Àquela altura, Lamb deu como encerrada sua carreira literária, Todavia, animado pela “London Magazine”, ainda escreveu uma série de outros ensaios, tendo por título Essays of Elia, obra com a qual sua reputação literária atingiu seu ponto mais alto.

Em 1833, conseguiu reunir sua melhor produção em prosa. Sob o título The last essays of Elia. Foi essa obra o seu “canto de cisne”, segundo assinalou o citado Schorske. O poeta Robert Southey dele afirmou: “ Lamb foi um homem bom de quem me lembro com ternura.”

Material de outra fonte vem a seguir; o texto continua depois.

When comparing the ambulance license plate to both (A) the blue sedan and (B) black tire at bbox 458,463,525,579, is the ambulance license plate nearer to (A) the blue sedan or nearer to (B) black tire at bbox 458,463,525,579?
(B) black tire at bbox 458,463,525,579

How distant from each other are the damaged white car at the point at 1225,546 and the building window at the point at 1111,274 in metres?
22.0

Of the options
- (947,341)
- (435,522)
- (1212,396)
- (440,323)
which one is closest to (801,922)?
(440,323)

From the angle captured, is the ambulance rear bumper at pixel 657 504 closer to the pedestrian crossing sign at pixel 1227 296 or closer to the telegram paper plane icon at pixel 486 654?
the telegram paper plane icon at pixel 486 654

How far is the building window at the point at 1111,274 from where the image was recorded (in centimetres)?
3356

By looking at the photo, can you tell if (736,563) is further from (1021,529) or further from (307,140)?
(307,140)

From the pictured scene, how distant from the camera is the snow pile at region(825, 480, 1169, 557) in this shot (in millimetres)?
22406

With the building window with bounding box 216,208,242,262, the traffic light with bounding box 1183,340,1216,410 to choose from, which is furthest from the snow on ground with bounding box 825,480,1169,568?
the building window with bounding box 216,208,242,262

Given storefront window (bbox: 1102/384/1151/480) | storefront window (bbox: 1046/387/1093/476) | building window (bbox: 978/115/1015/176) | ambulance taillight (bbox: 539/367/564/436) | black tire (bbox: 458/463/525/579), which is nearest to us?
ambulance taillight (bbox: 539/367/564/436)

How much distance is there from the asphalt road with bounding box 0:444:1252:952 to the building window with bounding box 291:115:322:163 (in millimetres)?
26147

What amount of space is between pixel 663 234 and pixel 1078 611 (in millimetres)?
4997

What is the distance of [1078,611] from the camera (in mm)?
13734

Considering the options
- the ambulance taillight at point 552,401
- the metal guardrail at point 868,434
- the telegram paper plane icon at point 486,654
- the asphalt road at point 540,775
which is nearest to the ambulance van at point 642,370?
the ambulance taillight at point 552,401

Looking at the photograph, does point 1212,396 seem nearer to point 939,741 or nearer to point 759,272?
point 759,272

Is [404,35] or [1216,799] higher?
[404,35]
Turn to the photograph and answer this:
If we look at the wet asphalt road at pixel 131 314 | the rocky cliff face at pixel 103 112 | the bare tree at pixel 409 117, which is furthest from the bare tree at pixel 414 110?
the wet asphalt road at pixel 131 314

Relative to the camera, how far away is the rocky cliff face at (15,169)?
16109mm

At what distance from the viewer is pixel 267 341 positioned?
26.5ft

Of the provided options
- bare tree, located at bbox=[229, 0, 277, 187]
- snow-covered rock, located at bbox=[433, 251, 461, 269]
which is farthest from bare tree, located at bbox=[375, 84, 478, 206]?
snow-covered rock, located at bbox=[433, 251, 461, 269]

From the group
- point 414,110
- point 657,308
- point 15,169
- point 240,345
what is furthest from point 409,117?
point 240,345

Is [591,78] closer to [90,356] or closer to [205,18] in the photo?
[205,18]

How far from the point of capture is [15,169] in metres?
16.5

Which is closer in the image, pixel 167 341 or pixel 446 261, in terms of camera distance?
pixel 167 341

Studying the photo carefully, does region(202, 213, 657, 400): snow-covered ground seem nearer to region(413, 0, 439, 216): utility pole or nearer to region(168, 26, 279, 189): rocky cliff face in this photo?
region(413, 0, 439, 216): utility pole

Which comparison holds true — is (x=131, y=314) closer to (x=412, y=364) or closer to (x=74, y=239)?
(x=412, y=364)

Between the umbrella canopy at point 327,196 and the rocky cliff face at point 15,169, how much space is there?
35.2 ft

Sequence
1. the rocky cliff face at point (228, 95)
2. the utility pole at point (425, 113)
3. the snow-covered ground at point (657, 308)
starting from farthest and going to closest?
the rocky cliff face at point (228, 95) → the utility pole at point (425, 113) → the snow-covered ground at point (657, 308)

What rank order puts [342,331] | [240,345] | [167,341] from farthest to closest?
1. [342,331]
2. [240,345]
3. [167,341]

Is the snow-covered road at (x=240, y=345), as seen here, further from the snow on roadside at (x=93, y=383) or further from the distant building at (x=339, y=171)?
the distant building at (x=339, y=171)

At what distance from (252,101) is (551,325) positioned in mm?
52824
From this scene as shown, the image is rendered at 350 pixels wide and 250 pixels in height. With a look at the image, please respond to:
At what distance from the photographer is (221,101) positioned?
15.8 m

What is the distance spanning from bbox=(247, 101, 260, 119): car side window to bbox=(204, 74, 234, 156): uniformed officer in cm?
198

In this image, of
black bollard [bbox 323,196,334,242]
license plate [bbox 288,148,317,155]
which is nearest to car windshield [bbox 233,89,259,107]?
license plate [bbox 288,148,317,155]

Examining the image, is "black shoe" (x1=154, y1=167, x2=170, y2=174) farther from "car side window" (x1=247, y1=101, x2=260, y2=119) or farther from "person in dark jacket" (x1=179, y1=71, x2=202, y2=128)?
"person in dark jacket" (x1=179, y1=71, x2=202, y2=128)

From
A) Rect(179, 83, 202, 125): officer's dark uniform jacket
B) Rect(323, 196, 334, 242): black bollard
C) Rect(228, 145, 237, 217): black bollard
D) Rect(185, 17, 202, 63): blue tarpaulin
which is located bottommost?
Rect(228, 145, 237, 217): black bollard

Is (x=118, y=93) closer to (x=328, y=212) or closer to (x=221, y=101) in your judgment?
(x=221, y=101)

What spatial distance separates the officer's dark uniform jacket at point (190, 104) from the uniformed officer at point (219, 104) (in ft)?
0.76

O poema que você, leitor, ira ler, em tradução bilíngue, explora o tema do “ubi sunt?”, tema encontradiço em muitos poetas de diversas épocas e países, como, entre nós, em Manuel Bandeira, Da Costa e Silva e outros. Veja-o abaixo:

The old familiar faces

I have had playmates, I have had companions

In my days of childhood, in my joyful schoool-days;

All, all are gorne, thee old familar faces.

I have been laughing, I have been carousing,

Drinking late, sitting late, with my bosom coronies;

All, all are gone, the old familiar faces.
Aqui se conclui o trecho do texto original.